=== Quoted text ===
* * * * * * *

Shortly after its invention by Lord Herbert, deism received indirect support from the physics of Isaac Newton (1642-1727) and the philosophy of John Locke (1632-1704). The physical world, according to Newton, was explicable in terms of "insurmountable and uniform natural laws" that could be discovered by observation and formulated mathematically. By mastering these laws human reason could explain cosmic events that had previously been ascribed to divine intervention. The beauty and variety of the system, Newton believed, was irrefutable evidence that it had been designed and produced by an intelligent and powerful Creator. Close though he was to deism, Newton differed from the strict deists insofar as he invoked God as a special physical cause to keep the planets in stable orbits. He believed in biblical prophecies, but rejected the doctrines of the Trinity and Incarnation as irrational.

Newton's close friend John Locke, though not a deist, supplied an epistemological grounding for deism more plausible than the innatism of Lord Herbert. Beginning with human experience of the external world, he accepted a version of the argument from causality that demonstrated, as he thought, the existence of God as the uncaused Necessary Being, eternal, all-powerful, and all-knowing. Locke also believed in Christian revelation on the ground of biblical prophecies and miracles. But he held that reason should be the ultimate judge of all truth and that the firmness of our assent to any proposition should not exceed the strength of the evidence that we could produce in its favor. It followed that revealed truths, which rested on indirect proofs from reports in Scripture and tradition, were less certain than things known directly by reason. He rejected certain Christian doctrines such as the Trinity and the Incarnation, which in his judgment failed to meet the test of rational coherence....

From Locke's system it was but a small step to deism. In 1696 his disciple John Toland published the book Christianity not Mysterious, in which he attributed the mysteries of Christianity to pagan conceptions and the machinations of priestcraft. In 1730 another disciple, Matthew Tindal, published the book Christianity as Old as Creation, in which he sought to demonstrate that all rational creatures have access to "a law of nature or reason, absolutely perfect, eternal, and unchangeable; and that the design of the gospel was not to add to, or take from this law," but only to rescue humankind from superstition. Tindal's work, more radical than Toland's, came be used as a kind of Bible of deism. Both Toland and Tindal were Christian deists; they accepted revelation but maintained that it was nothing more than a republication of the religion of pure reason. Reason alone, they believed, could establish the fundamental truths necessary for salvation.


The article goes on to mention -- something many don't understand -- that there were different kinds of deism: The more radical versions of deism that posited a strictly non-interventionist God, and softer versions that believed in an intervening Providence.

Three forms of deism may be distinguished, at least schematically. The first, most friendly to faith, admitted two channels of truth: reason, which gave access to the essential and necessary truths, and revelation, which communicated certain supplementary truths, useful but not essential for salvation. According to the second version, revelation was an aid to reason, but it could do no more than confirm or clarify truths accessible to reason alone. The most radical form held that reason was the sole font of truth and that revelation was nonexistent.

* * * * * * *

=== Dataset entries ===

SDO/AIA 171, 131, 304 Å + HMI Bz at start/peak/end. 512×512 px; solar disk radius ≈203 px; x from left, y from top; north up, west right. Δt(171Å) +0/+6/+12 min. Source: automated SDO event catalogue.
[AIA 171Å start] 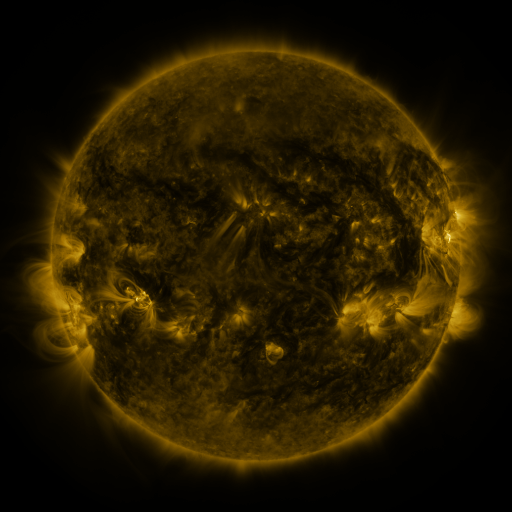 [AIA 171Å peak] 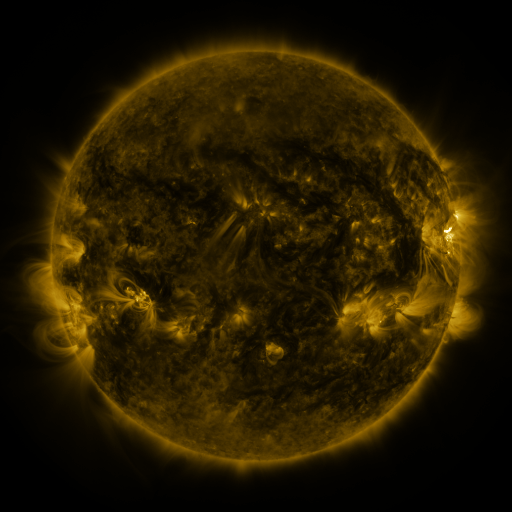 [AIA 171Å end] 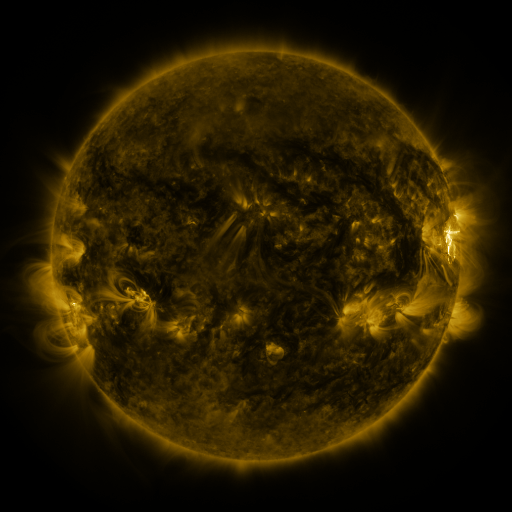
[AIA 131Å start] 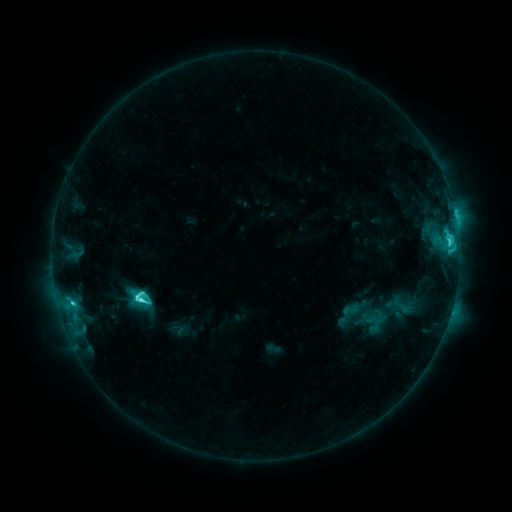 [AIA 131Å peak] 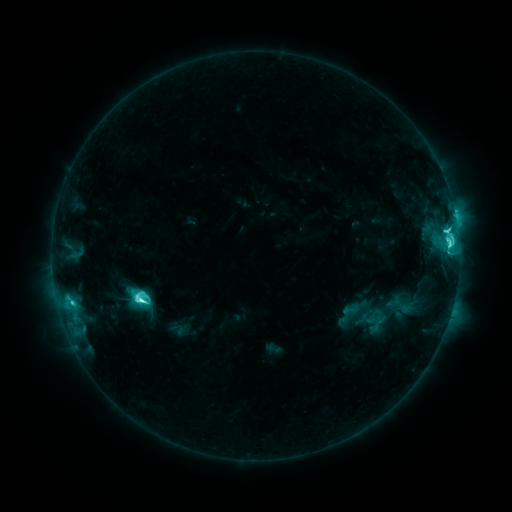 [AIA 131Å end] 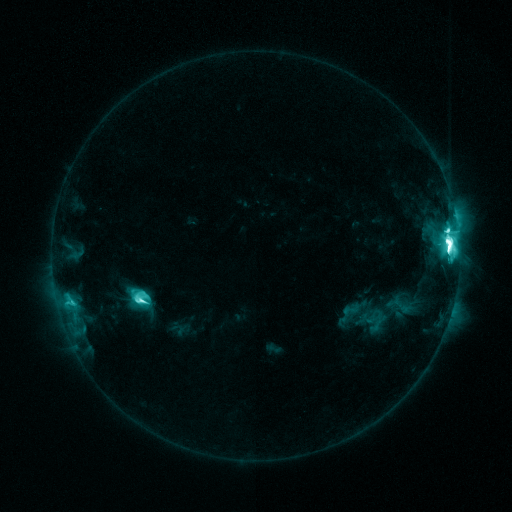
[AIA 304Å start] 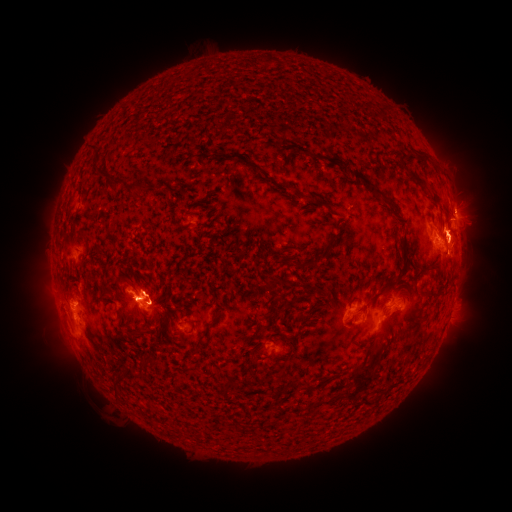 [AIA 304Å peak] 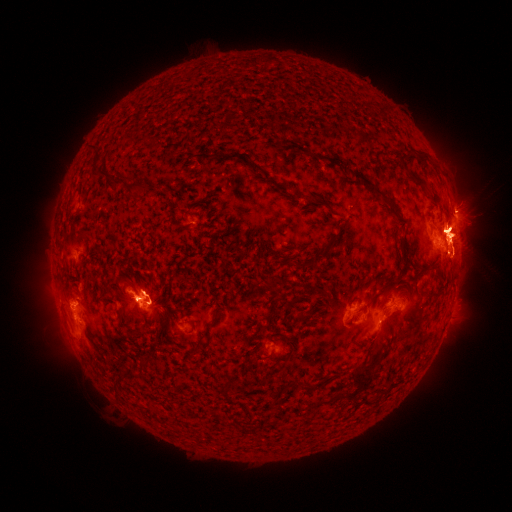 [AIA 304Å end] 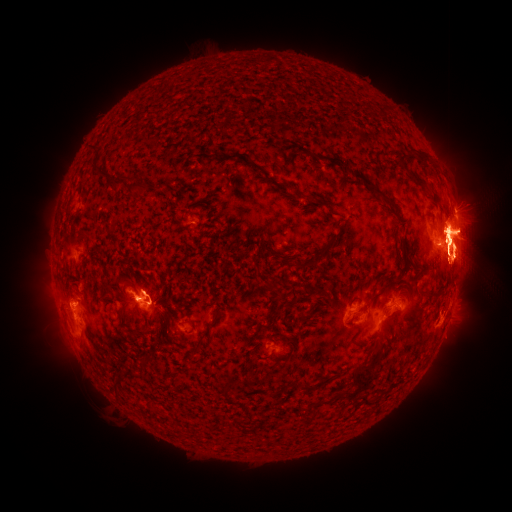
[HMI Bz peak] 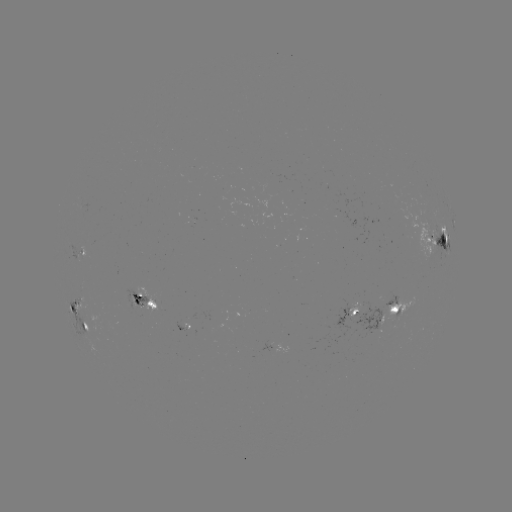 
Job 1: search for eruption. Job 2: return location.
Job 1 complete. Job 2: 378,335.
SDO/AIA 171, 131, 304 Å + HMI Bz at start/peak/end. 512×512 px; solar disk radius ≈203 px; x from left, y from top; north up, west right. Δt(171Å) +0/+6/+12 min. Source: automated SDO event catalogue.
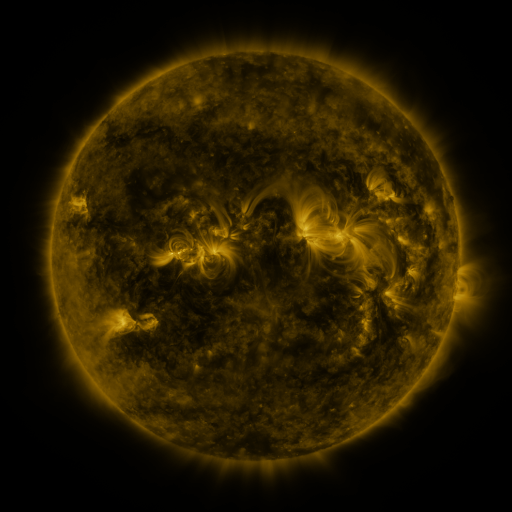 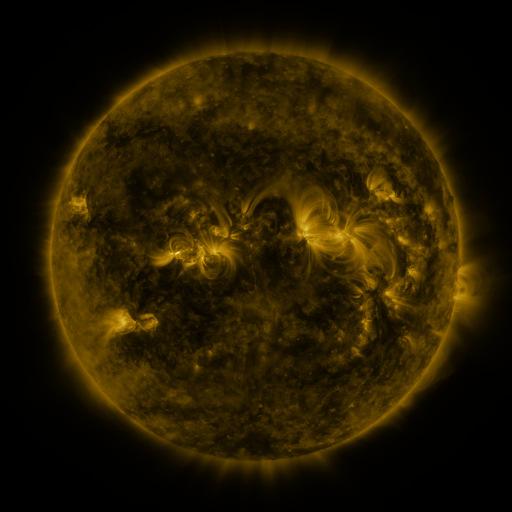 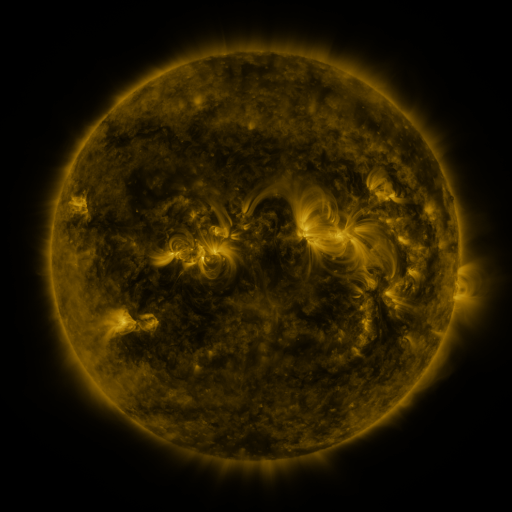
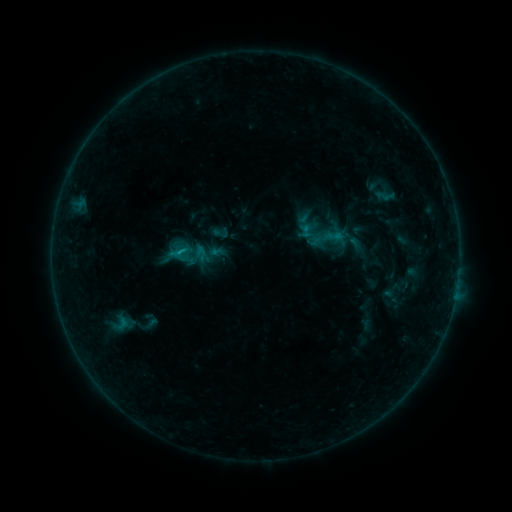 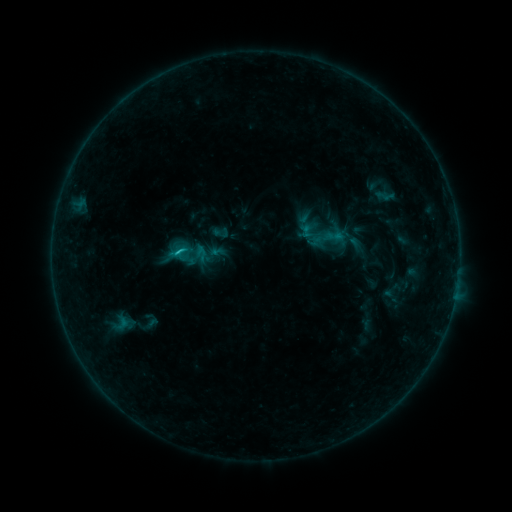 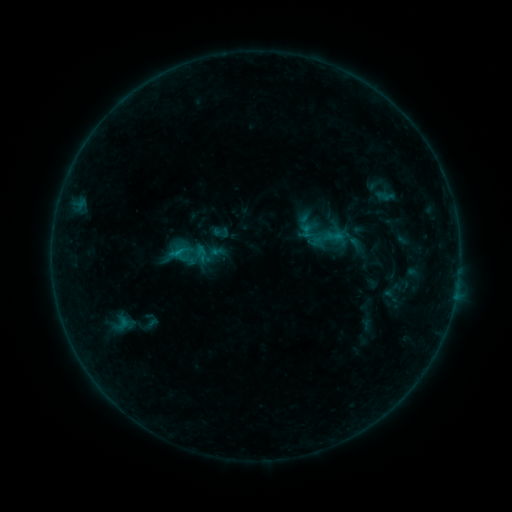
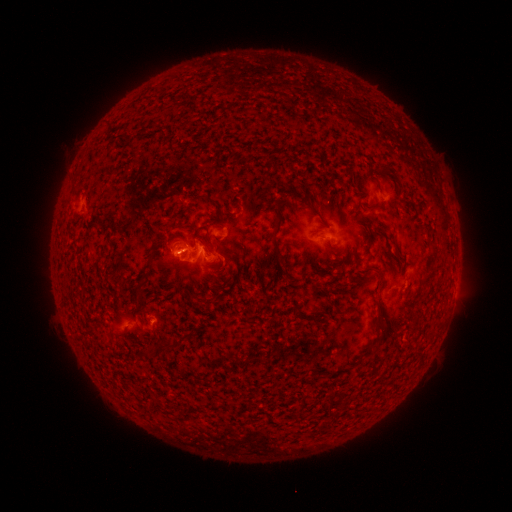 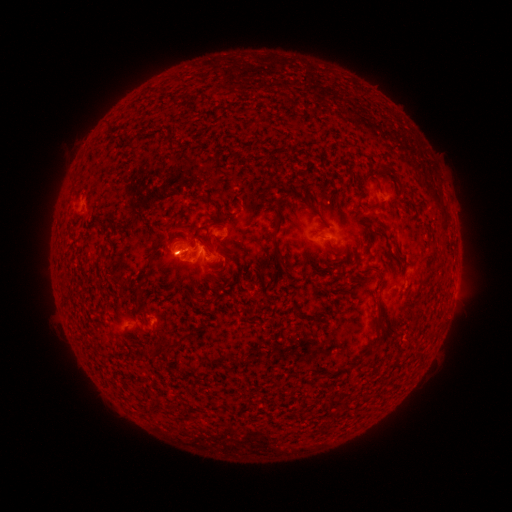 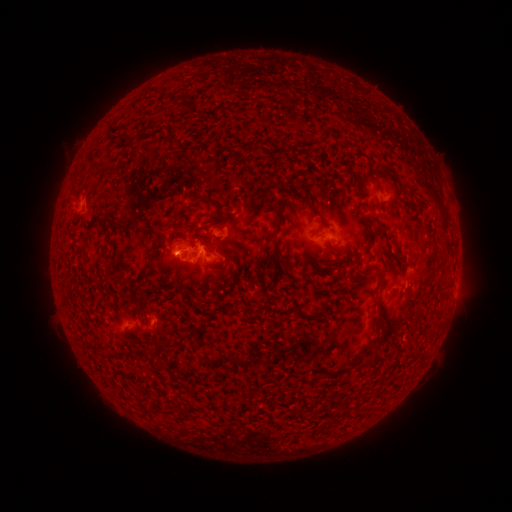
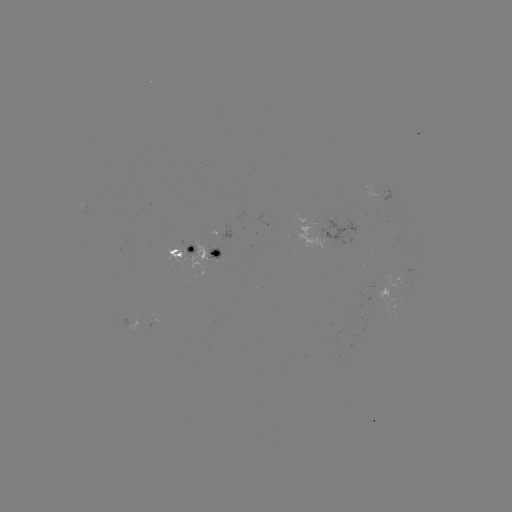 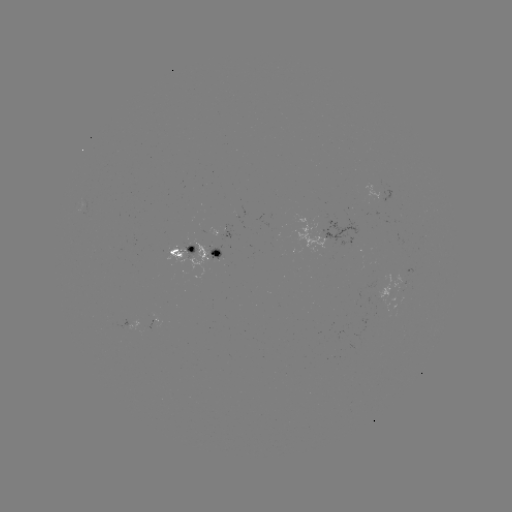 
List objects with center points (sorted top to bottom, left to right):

* * * * * * *

=== Objective 1 ===
Answer the following from the passage on deism.
(a) For what purpose did Newton invoke God as a special physical cause?
(b) What was the title of the book John Toland published in 1696?
(c) According to the most radical form of deism, what was the sole font of truth?
=== Objective 2 ===
Identify every line of the rows that contains the word "eruption", and copy each such line.

=== Exercise response 1 ===
(a) To keep the planets in stable orbits.
(b) Christianity not Mysterious.
(c) Reason.

=== Exercise response 2 ===
Job 1: search for eruption. Job 2: return location.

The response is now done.